TKF (Tariq Khamisa Foundation) was formed in 1995 after Tariq Khamisa, a 20-year-old SDSU student, was senselessly shot and killed while delivering pizzas. His assailant was a 14-year-old gang member named Tony Hicks. Believing that there were “victims at both ends of the gun”, Azim Khamisa, Tariq’s father, reached out in forgiveness to Tony’s grandfather and guardian, Ples Felix, to begin the process of healing. TKF is a non profit organization dedicated to breaking the epidemic of youth violence. Through TKF’s school-based nonviolence programs, Azim Khamisa and Ples Felix speak to elementary and middle school children about gangs, violence, revenge, and the importance of becoming “peacemakers”.
TKF’s Mission Statement
TKF’s mission is to transform violence-prone, at-risk youth into nonviolent, achieving individuals and create safe and productive schools.
TKF’s Vision Statement
A world free from youth violence
TKF’s Core Values
Core Values provide a living foundation on which to build TKF. Core Values are a guiding light used to illuminate our path. In difficult times and in difficult situations, Core Values provide direction. At times, Core Values are tough to adhere to. At TKF, we help each other live by these standards in all that we do.
Integrity – We behave with integrity
Integrity is defined as “soundness, incorruptibility and a firm adherence to a code of ethics.” Our integrity demonstrates the strengths and weaknesses in our character. People of integrity are honest and genuine in their dealings with others. People of integrity hold fast to their commitments, rather than their desires. We make many commitments to TKF, to ourselves and to our community. At TKF, we understand that at times these commitments are in conflict. At these times of conflict, we must work to remain steadfast to our true and deep commitments. We must bring these conflicts to the light and work with each other to resolve them. We strive to live a life of integrity.
Compassionate Confrontation – We believe in compassionate confrontation in a context of peace and respect
Confrontation is defined as “to bring face to face, to cause to meet, a clashing of ideas.” In the context of TKF, we believe in confrontation that occurs with compassion in order to achieve a higher understanding with mutually beneficial results. Compassionate confrontation requires compassionate listening. We understand that compassionate confrontation is a healthy ingredient to human interactions. Confrontation is honest. Confrontation creates opportunities for change. We embrace compassionate confrontation. We confront each other with a loving and compassionate intent.
Forgiveness – We forgive others and seek forgiveness
Forgiveness is defined as “the act of giving up of resentment.” At TKF, we see forgiveness as a process, starting with the acknowledgment that we have been harmed. Through this pain, we tap into the power of forgiveness, the release of resentment.
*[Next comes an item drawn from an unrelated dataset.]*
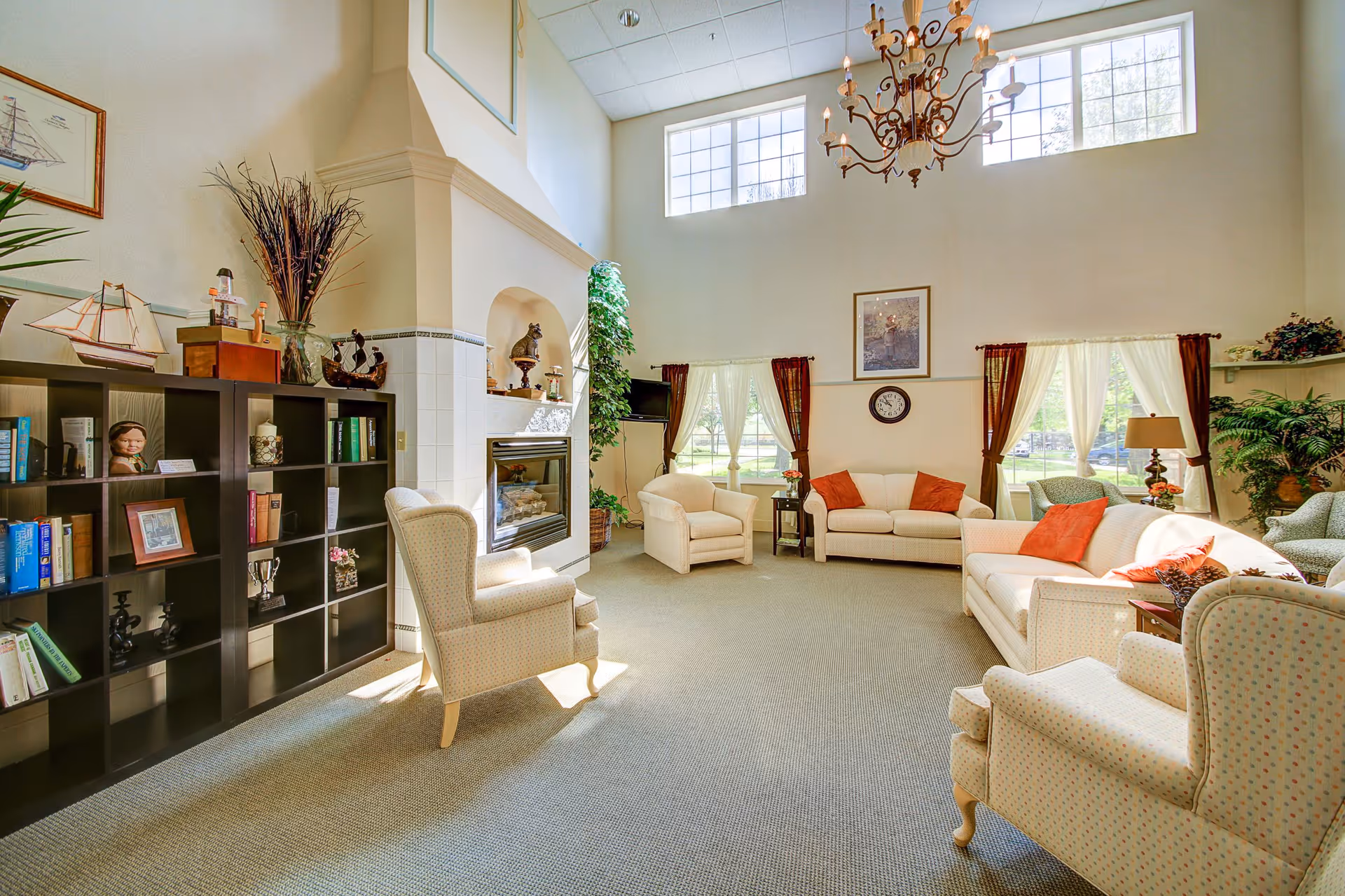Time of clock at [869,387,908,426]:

Ultimately, we reach out with love and compassion to the offender. We forgive others when they have wronged us. We forgive others who have wronged someone else. We ask for our own forgiveness when we have wronged others. We will not harbor feelings of resentment after forgiveness. We acknowledge that we are all human and at times will fail in forgiveness. We help each other to forgive, to accept forgiveness and to accept each other through the process. We strive to forgive.